Sql-server – Execution Plan Basics — Hash Match Confusion

execution-plansql serversql-server-2008-r2

I am starting to learn execution plans and am confused about how exactly a hash match works and why it would be used in a simple join:

select Posts.Title, Users.DisplayName
From Posts JOIN Users on
Posts.OwnerUserId = Users.Id
OPTION (MAXDOP 1)

enter image description here

As I understand it the results of the Top index scan become the hash able and each row in the bottom Index clustered scan is looked up. I understand how hash tables work to at least some degree, but I am confused about which values exactly get hashed in an example like this.

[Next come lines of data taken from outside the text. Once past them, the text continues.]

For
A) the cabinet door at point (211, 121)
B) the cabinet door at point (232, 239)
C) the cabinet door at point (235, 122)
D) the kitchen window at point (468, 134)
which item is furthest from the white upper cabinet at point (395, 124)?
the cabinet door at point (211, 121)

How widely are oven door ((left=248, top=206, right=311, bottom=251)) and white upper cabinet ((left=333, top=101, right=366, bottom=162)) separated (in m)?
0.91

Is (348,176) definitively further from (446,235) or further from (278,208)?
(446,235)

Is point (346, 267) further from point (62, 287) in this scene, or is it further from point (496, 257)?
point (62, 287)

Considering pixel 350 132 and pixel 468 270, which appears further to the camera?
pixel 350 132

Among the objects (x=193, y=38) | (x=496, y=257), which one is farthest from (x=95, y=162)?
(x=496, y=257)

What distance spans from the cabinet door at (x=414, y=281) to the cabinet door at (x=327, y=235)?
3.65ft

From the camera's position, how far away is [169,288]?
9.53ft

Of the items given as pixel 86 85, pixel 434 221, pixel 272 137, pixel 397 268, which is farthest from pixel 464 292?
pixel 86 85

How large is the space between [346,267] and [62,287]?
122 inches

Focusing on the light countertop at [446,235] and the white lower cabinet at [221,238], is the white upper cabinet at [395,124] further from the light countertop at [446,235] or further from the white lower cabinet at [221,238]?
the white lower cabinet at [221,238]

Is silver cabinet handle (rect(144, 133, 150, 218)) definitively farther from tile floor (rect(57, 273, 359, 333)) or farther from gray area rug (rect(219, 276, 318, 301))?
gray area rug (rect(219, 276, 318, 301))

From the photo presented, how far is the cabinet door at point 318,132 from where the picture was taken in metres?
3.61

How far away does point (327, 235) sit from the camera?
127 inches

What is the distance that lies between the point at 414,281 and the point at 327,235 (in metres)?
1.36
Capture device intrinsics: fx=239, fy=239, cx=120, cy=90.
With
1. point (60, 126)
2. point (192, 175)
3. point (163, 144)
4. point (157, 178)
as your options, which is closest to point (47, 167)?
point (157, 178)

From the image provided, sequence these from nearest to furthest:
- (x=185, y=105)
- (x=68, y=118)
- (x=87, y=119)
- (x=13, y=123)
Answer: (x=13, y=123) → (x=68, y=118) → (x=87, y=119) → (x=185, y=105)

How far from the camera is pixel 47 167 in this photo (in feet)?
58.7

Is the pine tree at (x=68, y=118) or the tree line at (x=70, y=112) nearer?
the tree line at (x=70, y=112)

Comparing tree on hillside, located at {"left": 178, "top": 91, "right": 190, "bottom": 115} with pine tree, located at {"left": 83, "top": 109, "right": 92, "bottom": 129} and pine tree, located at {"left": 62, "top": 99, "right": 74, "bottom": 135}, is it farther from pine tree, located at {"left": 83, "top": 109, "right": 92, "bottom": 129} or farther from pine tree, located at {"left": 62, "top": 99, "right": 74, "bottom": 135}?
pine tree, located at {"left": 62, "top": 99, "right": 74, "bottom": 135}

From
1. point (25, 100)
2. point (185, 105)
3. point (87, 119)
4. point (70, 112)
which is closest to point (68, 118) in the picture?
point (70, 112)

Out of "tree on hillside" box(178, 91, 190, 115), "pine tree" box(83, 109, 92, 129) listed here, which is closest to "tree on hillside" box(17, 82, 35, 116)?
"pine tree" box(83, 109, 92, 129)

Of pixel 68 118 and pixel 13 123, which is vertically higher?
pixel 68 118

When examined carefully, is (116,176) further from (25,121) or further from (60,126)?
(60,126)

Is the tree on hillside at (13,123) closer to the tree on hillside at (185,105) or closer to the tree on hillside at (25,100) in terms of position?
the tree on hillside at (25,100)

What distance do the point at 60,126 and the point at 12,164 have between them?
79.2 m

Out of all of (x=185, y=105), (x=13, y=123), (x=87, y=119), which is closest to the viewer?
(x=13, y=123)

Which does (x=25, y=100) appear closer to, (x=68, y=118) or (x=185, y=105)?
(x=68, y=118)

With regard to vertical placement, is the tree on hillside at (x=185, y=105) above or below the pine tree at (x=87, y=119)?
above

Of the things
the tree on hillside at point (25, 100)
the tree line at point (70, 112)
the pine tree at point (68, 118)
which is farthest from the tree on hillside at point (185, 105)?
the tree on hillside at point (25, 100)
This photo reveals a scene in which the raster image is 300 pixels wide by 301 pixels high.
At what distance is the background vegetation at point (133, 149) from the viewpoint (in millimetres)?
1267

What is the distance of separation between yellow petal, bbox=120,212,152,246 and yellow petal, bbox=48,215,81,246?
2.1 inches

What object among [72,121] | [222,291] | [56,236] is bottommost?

What would make sense me is the the common field between them, the id, is hashed — but if this is the case, why hash a number?

Best Answer

As SQLRockstar's answer quotes

best for large, unsorted inputs.

Now,

  • from the Users.DisplayName index scan (assumed nonclustered) you get Users.Id (assuming clustered) = unsorted
  • You are also scanning Posts for OwnerUserId = unsorted

This is 2 unordered inputs.

I'd consider an index on the Posts table on OwnerUserId, including Title. This will add some order on one side of the input to the JOIN + it will be covering index

CREATE INDEX IX_OwnerUserId ON Posts (OwnerUserId) INCLUDE (Title)

You may then find that the Users.DisplayName index won't be used and it will scan the PK instead.